Geen categorie

De was; een verhaal zonder einde

‘Wat doe jij nou?!’ zeg ik tegen een leerling die ik zijn schoenen zie verwisselen voor het buiten spelen. ‘Juf dit zijn limited editions, die mogen niet vies worden, die wil ik graag netjes houden, dus ik doe oude schoenen aan voor het buitenspelen.’ ‘Ben jij dan ook zo iemand die zijn kast op kleur geordend heeft?’ vraag ik. ‘Nee, mijn moeder wast altijd en ik moet het dan zelf in mijn kast doen, maar mijn kast is super slordig hoor juf!’ Een andere leerling zegt: ’Ja mijn moeder wordt chagrijnig van me, zij wast en vouwt en dan moet ik het in mijn kast doen, maar ik leg altijd alle schone was bovenop. En dan pak ik datgene wat ik aan wil van onder op de stapel. En dan wordt alles slordig!’ Weer een andere leerling zegt: ‘Vroeger had ik iets heel cools. Ik had een basketbal net, wat een soort wasmand was. Daar kon ik dan mijn vieze was in gooien. Nu heb ik die niet meer. Nu hebben we wel een wasmachine met een afstandsbediening. Dat is handig, want als mijn moeder dan de was in de wasmachine doet, kan ik altijd bepalen vanaf mijn kamer wanneer ik hem precies aan ga zetten.’ Een meisje uit mijn klas zegt: ‘Ik onderhandel altijd met mijn zus juf. Mijn moeder laat soms taakjes achter omdat ze pas om 17.00 uur thuis is uit haar werk. Ik en mijn zus moeten dan soms stofzuigen en de wasmachine aan doen. Maar mijn zus heeft een bijbaantje en nooit tijd. Als ik dan thuis de klusjes doe, haalt zij iets lekkers of een cadeautje voor me. Meestal doe ik het dan.’ Een meisje vooraan in de klas steekt haar vinger op: ‘Juf hoe doet u dat dan?’ ‘Nou…’, antwoord ik. ‘Bij ons thuis is het een beetje gek.

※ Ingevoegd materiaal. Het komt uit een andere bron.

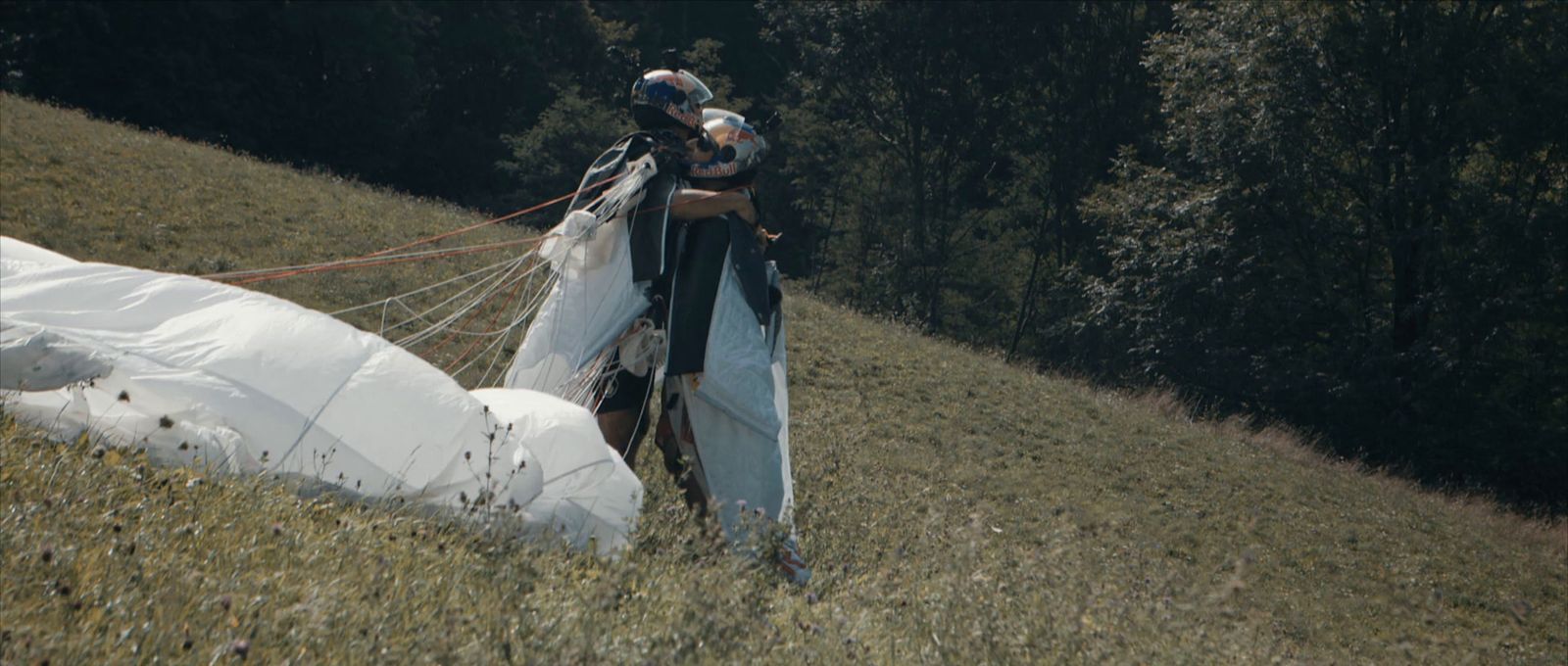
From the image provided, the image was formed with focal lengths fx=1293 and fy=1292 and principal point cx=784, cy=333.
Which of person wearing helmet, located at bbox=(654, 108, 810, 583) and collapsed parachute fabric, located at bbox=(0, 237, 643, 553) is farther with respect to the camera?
person wearing helmet, located at bbox=(654, 108, 810, 583)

Mijn wasmachine staat in de schuur. Op zich fijn, want zo neemt hij geen ruimte in beslag in het huis. Maar dat betekent wel, dat wanneer het regent of sneeuwt of heel hard waait, ik met mijn wasmand door de tuin moet om de wasmachine aan te zetten in de schuur. En wat betreft onze kast is het een beetje hetzelfde verhaal als bij jullie. Mijn vriend is heel netjes en ik niet, dus je kan precies zien welk deel van de kast van mij is en welk deel van hem.’ De kinderen lachen. De bel gaat. ‘Lieverds, de pauze is voorbij. We gaan buitenspelen.’ Met een lach op hun gezicht trekken ze hun jas aan en lopen richting het plein. En de jongen? Die loopt trots op zijn oude schoenen naar buiten.